Aim of the exercise —
The required output is the line that contains "phylum: Chordata" through the last line of the data, retyped verbatim and with nothing added.

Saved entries

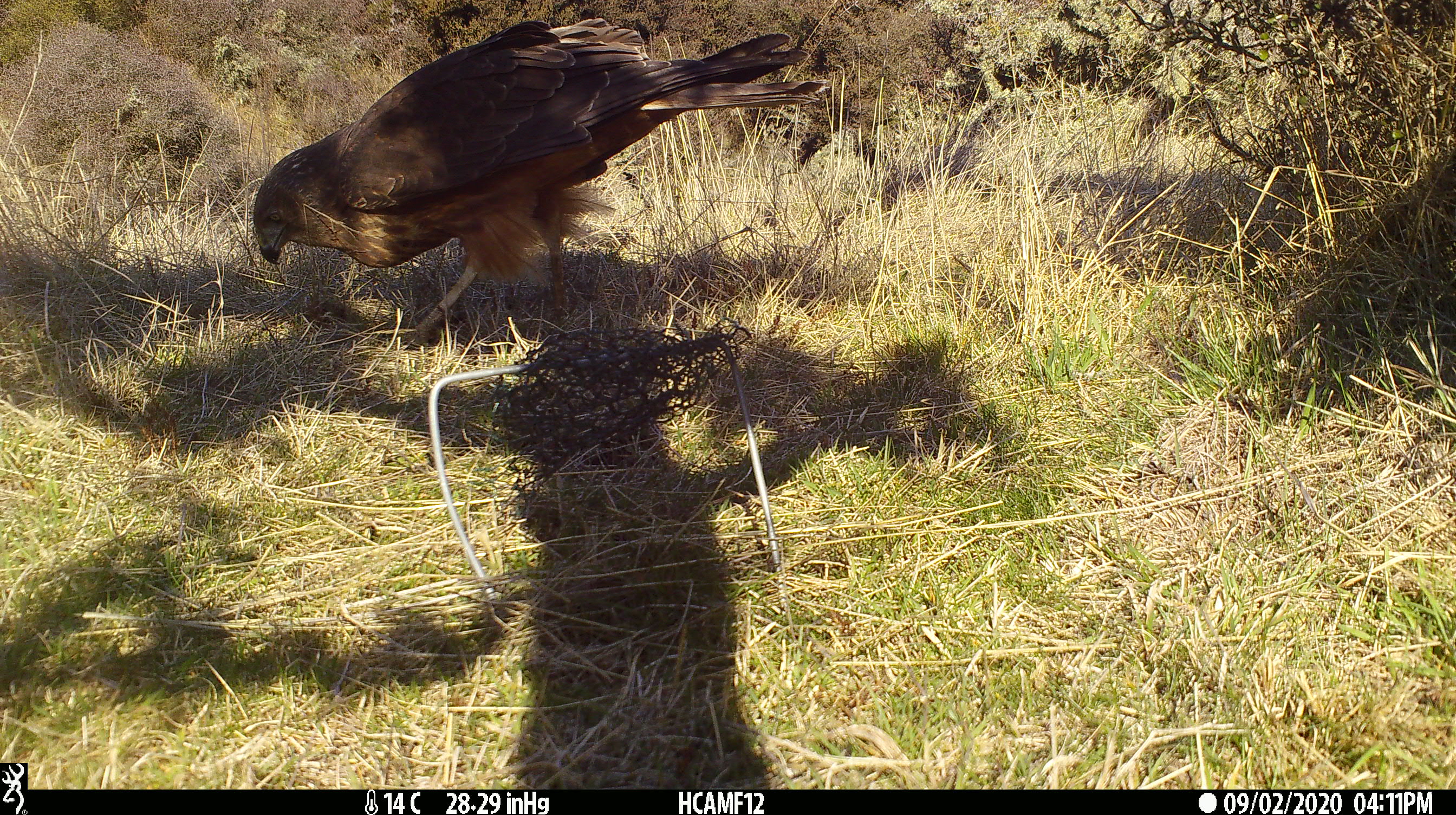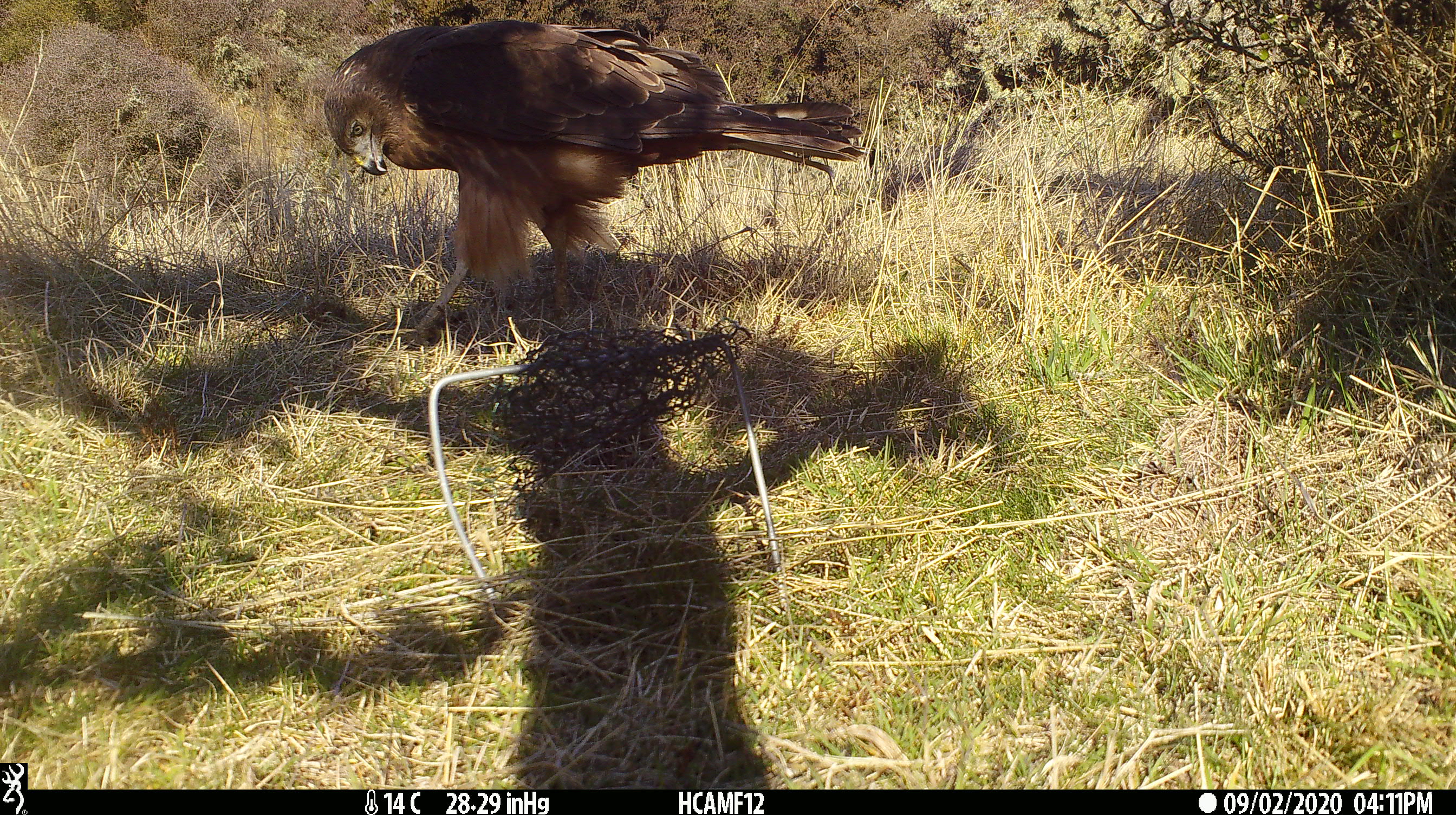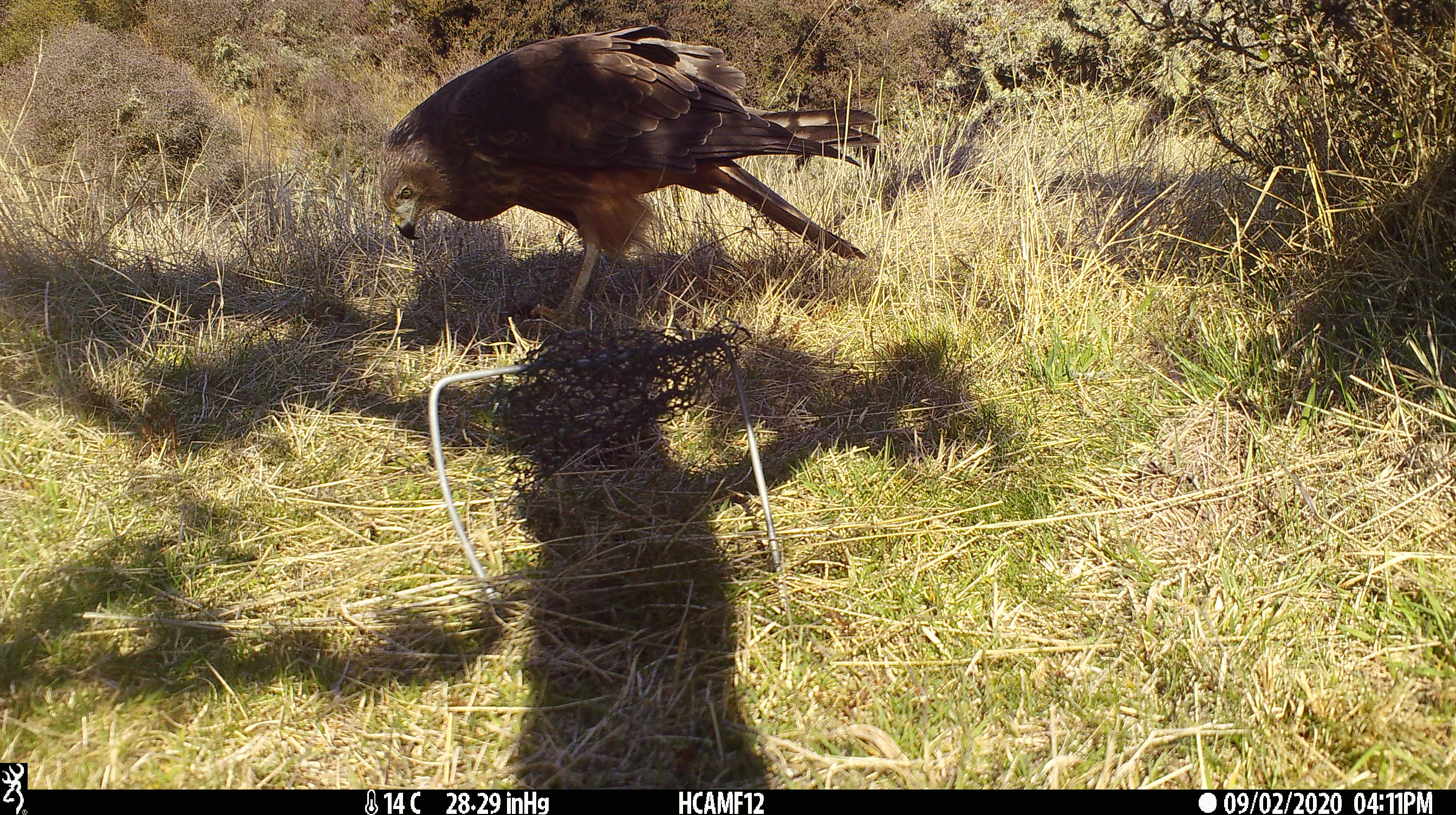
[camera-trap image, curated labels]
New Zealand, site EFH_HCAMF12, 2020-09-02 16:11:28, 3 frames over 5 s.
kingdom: Animalia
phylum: Chordata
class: Aves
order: Accipitriformes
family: Accipitridae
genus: Circus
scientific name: Circus approximans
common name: swamp harrier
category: harrier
Harrier (swamp harrier) (Circus approximans).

Solution for this task —
phylum: Chordata
class: Aves
order: Accipitriformes
family: Accipitridae
genus: Circus
scientific name: Circus approximans
common name: swamp harrier
category: harrier
Harrier (swamp harrier) (Circus approximans).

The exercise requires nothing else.